Not a big deal - it is strongly stationary and approaches white noise
The non-invertible $\text{MA}(1)$ process makes perfect sense, and it does not exhibit any particularly strange behaviour. Taking the Gaussian version of the process, for any vector $\mathbf{y} = (y_1,...,y_n)$ consisting of consecutive observations, we have $\mathbf{y} \sim \text{N}(\mathbf{0}, \mathbf{\Sigma})$ with covariance:
$$\mathbf{\Sigma} \equiv \frac{\sigma^2}{1+\theta^2} \begin{bmatrix}
1+\theta^2 & -\theta & 0 & \cdots & 0 & 0 & 0 \\
-\theta & 1+\theta^2 & -\theta & \cdots & 0 & 0 & 0 \\
0 & - \theta & 1+\theta^2 & \cdots & 0 & 0 & 0 \\
\vdots & \vdots & \vdots & \ddots & \vdots & \vdots & \vdots \\
0 & 0 & 0 & \cdots & 1+\theta^2 & -\theta & 0 \\
0 & 0 & 0 & \cdots & -\theta & 1+\theta^2 & -\theta \\
0 & 0 & 0 & \cdots & 0 & -\theta & 1+\theta^2 \\
\end{bmatrix}.$$
As you can see, this is a strongly stationary process, and observations that are more than one lag apart are independent, even when $|\theta|>1$. This is unsurprising, in view of the fact that such observations do not share any influence from the underlying white noise process. There does not appear to be any behaviour in which "past observations increases with the distance", and the equation you have stated does not establish this (see below for further discussion).
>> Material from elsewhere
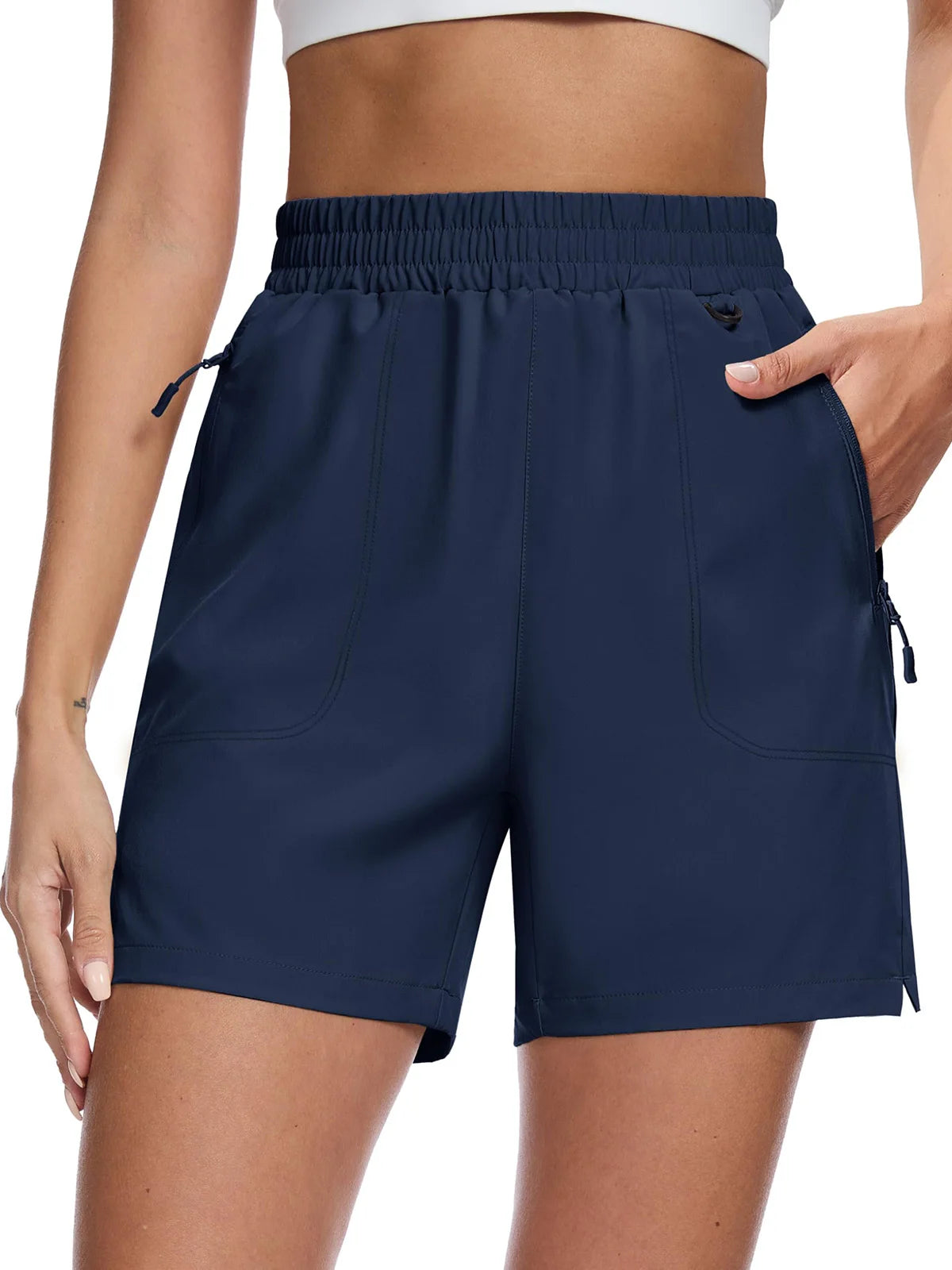 TACVASEN Women's Quick Dry D-ring Hook Hiking Shorts Elastic Waist Cargo Shorts with Zipper Pockets Summer Golf Travel Shorts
In fact, as $|\theta| \rightarrow \infty$ (which is the most extreme case of the phenomenon you are considering) the model reduces asymptotically to a trivial white noise process. This is completely unsurprising, in view of the fact that a large coefficient on the first-lagged error term dominates the unit coefficient on the concurrent error term, and shifts the model asymptotically towards the form $y_t \rightarrow \theta \epsilon_{t-1}$, which is just a scaled and shifted version of the underlying white noise process.
A note on your equation: In the equation in your question you write the current value of the observable time series as a geometrically increasing sum of past values, plus the left-over error terms. This is asserted to show that "the effect of past observations increases with the distance". However, the equation involves a large number of cancelling terms. To see this, let's expand out the past observable terms to show the cancelling of terms:
$$\begin{equation} \begin{aligned}
y_t
&= \epsilon_t - \sum_{i=1}^{t-1} \theta^i y_{t-i} - \theta^t \epsilon_0 \\[6pt]
&= \epsilon_t - \sum_{i=1}^{t-1} \theta^i (\epsilon_{t-i} - \theta \epsilon_{t-i-1}) - \theta^t \epsilon_0 \\[6pt]
&= \epsilon_t - ( \theta \epsilon_{t-1} - \theta^2 \epsilon_{t-2} )
\\[6pt]
&\quad \quad \quad \quad \quad \ \ \ - ( \theta^2 \epsilon_{t-2} - \theta^3 \epsilon_{t-3} ) \\[6pt]
&\quad \quad \quad \quad \quad \quad \quad \quad \quad \quad - ( \theta^3 \epsilon_{t-3} - \theta^4 \epsilon_{t-4} ) \\[6pt]
&\quad \quad \quad \quad \quad \quad \quad \quad \quad \quad \quad \quad \quad \ \ \ - \ \cdots \\[6pt]
&\quad \quad \quad \quad \quad \quad \quad \quad \quad \quad \quad \quad \quad \quad \quad \quad \ \ \ - ( \theta^{t-1} \epsilon_1 - \theta^t \epsilon_0 ). \\[6pt]
\end{aligned} \end{equation}$$
We can see from this expansion that the geometrically increasing sum of past values of the observable time series is there solely to get the previous error term:
$$\epsilon_{t-1} = \sum_{i=1}^{t-1} \theta^{i-1} y_{t-i} + \theta^{t-1} \epsilon_0.$$
All that is happening here is that you are trying to express the previous error term in an awkward way. The fact that a long cancelling sum of geometrically weighted values of the series is equal to the desired error term does not demonstrate that past observations are having "an effect" on the present time-series value. It merely means that if you want to express $\epsilon_{t-1}$ in terms of $\epsilon_0$ then the only way you can do it is to add in the geometrically weighted sum of the observable series.